Not that it isn’t bad enough being the only developed nation in the world without any form of paid parental leave, but then there’s the added fact that 91% of businesses in the United States claim paid parental leave results in either positive outcomes or no outcome at all — meaning, no disadvantages. In other words, it’s way past time to get it together.

4. Home birthing

Despite the criminalization of midwifery by the medical market in the 1930s, the United States is no stranger to home birthing. The Farm — one of the nation’s oldest intentional communities in Tennessee — has led the movement in recognizing midwifery as a legitimate practice since its founding in 1971. Pamela Hunt, one of the The Farm’s original members and current practicing midwife, explains “Our goal is to make birthing safe for all women. To achieve this goal, we need to have these entities working closely together: the midwives, the doctors, and the nurse midwives.”

While the United States sees a 5-8% rate of preeclampsia, a devastating disease that can result in life and brain threatening seizures, and a 32.7% rate of cesarean delivered babies, The Farm sees rates of preeclampsia at 0.4%, cesareans at 1.7%, and zero cases of maternal mortality. Yet, home births account for only 1.36% of births in the United States with Certified Professional Midwives being legal in only 28 states and Certified Midwives practicing legally in three.
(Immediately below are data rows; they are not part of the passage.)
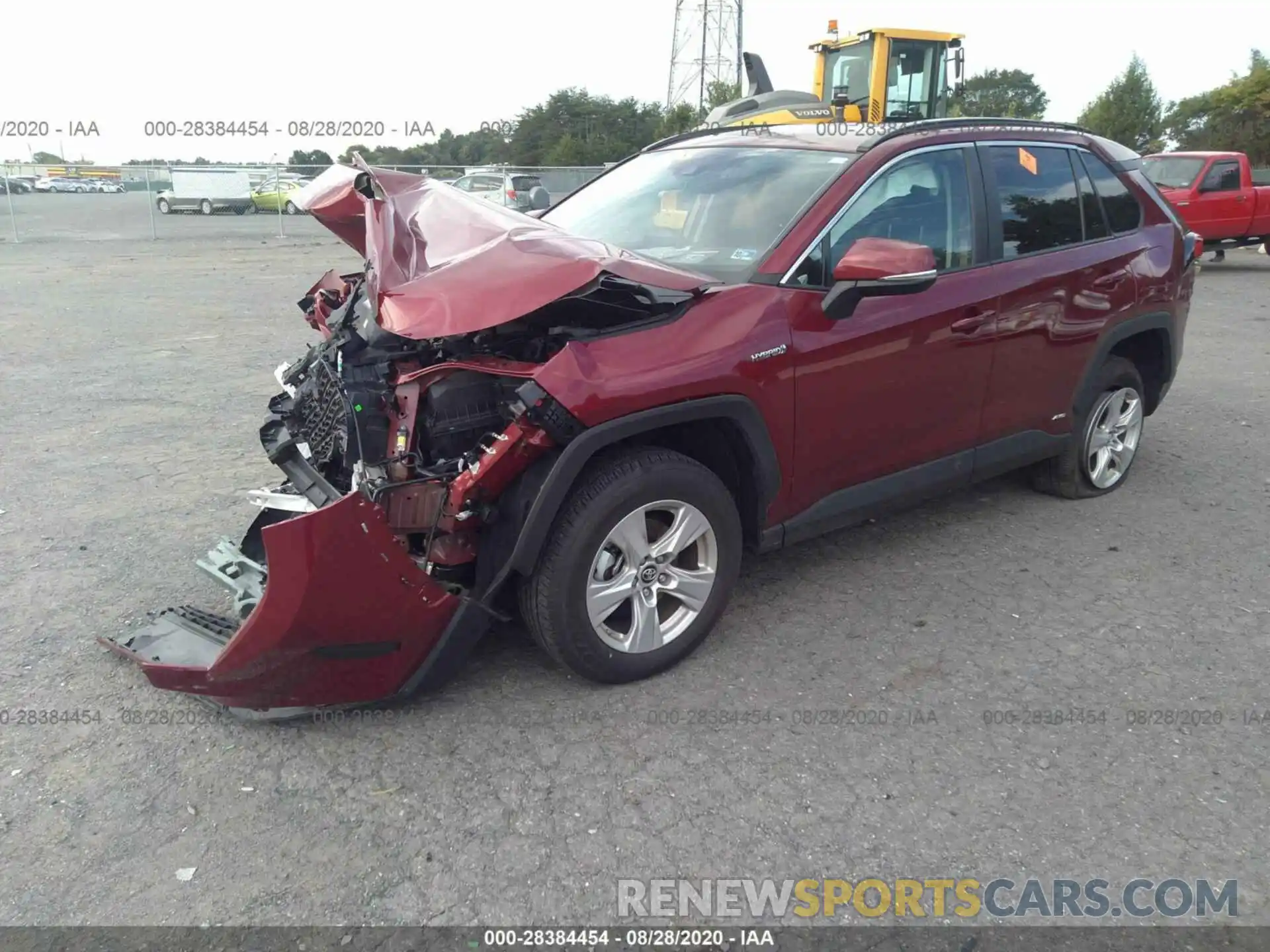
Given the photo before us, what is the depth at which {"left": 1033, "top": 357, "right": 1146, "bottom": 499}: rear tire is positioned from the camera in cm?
497

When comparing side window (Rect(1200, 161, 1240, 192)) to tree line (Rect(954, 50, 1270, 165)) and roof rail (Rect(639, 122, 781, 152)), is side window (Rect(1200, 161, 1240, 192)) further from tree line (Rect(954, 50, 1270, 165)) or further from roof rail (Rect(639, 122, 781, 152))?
tree line (Rect(954, 50, 1270, 165))

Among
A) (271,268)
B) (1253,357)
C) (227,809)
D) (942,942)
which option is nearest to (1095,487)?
(942,942)

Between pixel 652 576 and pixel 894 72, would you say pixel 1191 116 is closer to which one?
pixel 894 72

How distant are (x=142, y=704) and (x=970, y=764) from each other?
2.75 metres

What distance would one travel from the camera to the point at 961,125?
431 cm

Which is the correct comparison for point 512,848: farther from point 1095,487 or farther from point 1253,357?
point 1253,357

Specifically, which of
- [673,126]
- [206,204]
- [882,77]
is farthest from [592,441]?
[673,126]

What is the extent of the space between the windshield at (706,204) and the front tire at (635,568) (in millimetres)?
858

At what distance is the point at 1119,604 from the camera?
4031 millimetres

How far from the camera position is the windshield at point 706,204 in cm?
374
The Dutch Government, on the other hand, fully supports midwifery with home births in the Netherlands accounting for 20% of all births. As a natural part of life, childbearing occurs in the comforts of home — safe from drugs, fluorescent lights, and surgical masks. After all, why go to the hospital if you’re not sick?

5. Finland’s ‘baby boxes’

In the 1930s, Finland’s infant mortality rate was 65 out of 1,000 babies. However, a steady decline began paving the way following the distribution of maternity boxes to low-income mothers in 1938. The decline steepened even more after the boxes extended to all mothers in 1949. These baby boxes acted as a starter kit, packed with clothes, sheets, and toys, as well as a variety of other baby related necessities. It’s also an example of Finland prioritizing equality early on.

Today, Finland still supplies these boxes and leads with one of the lowest infant mortality rates in the world. It also ranks as one of the best places in the world to be a mother based on a variety of factors including maternal health, the involvement of women in national government affairs, and the mortality rate of children under six.

The United States comes in at a whoppin’ 33rd.

6. Burying the placenta

Plenty of places around the world celebrate the cycle of life by burying the placenta such as Costa Rica, Estonia, Turkey, and Switzerland. In particular, new parents in the Philippines bury the placenta with a book to guarantee an intelligent child.

And while there’s no proof that a book-pressed placenta breeds intellect, there are studies revealing that eating the placenta literally has no affect on your health whatsoever. Not that your cabin-dwelling, weed-dealing, and kombucha-brewing friend or expert Kourtney Kardashian will buy into these studies.